The first of a group of British men nicknamed the Chennai Six, who were held on weapons charges in India, has returned home.
Billy Irving, from Argyll and Bute, landed at Glasgow airport this morning, having won his lengthy legal battle for freedom.
He told Sky News: “Massive thank you to everyone who supported me and the five others.
“It feels excellent to be home.”
He was one of six guards arrested for smuggling weapons but they have now received permission to leave India.
The others, including Nick Dunn, John Armstrong, Nicholas Simpson, Ray Tindall and Paul Towers, are expected back on Thursday.
Mr Irving was greeted by family who made “Welcome Home, Billy” signs, and by two pipers who played as the 37-year-old walked out of the airport.
A cut and shave meant he looked quite different to the last photos of him while still in India.
In a statement given after the ruling, the six said: “After four long years, we, along with the 29 crew of the Seaman Guard Ohio, have been cleared by the Appeal Court. We want to thank the court for reaching this decision.
“We are all in good health and eager to return to our families and friends.
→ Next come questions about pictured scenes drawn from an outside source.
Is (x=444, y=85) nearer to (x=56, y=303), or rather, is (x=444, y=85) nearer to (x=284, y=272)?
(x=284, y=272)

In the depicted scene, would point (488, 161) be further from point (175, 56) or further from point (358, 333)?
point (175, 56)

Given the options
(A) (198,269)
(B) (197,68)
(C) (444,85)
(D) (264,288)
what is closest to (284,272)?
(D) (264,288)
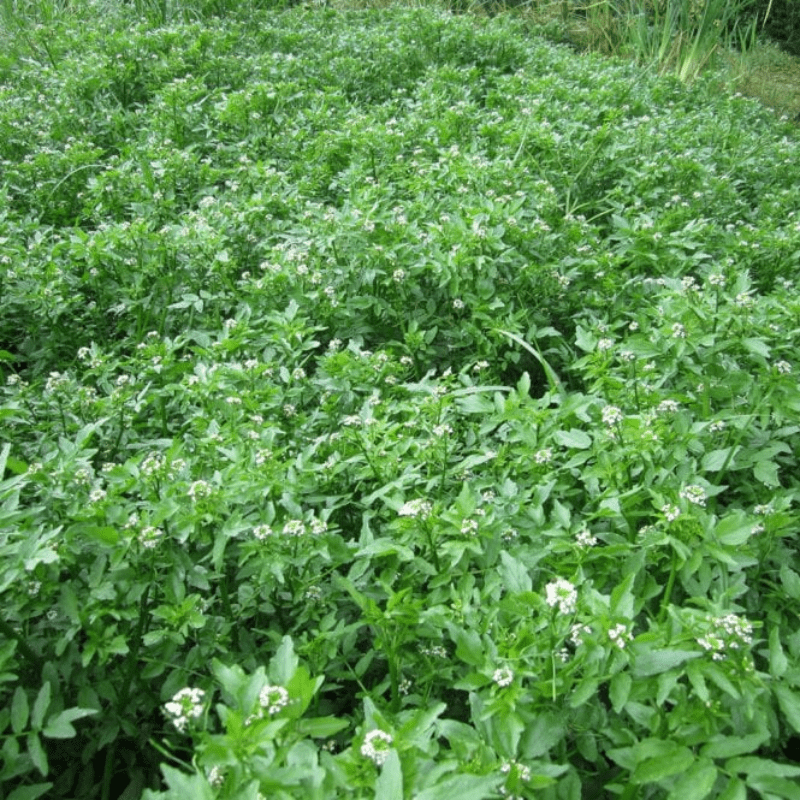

Whilst we wait for permission to leave India and come home, we ask the media to respect our privacy and that of our families during this process.
“We want to thank our legal counsel, the Foreign & Commonwealth Office and The Mission to Seafarers for helping us reach this point.
“We have been glad to receive the many messages of support and care packages during our time in prison, and ask for time to reflect on our experience and to prepare for home.”
Foreign Secretary Boris Johnson said: “It is wonderful news that the men are returning to the UK.
“The Foreign Office has worked unstintingly on this case, lobbying on the men’s behalf, visiting them in prison, updating their families, and maintaining close contact with their legal team.
“I pay tribute to those who have campaigned for the men, who will be delighted to see them return home after being separated for so long.”
The six men were arrested in October 2013 when the Indian Coastguard boarded their ship, the MV Sean Guard Ohio.
They were arrested for taking weapons into India’s waters, but the charges were quashed when the men showed their UK paperwork and argued they were carrying them for anti-piracy purposes.
A lower court reinstated the charges and they were sentenced to five years in jail in January last year.
They have launched a series of appeals, finally getting success at the end of November.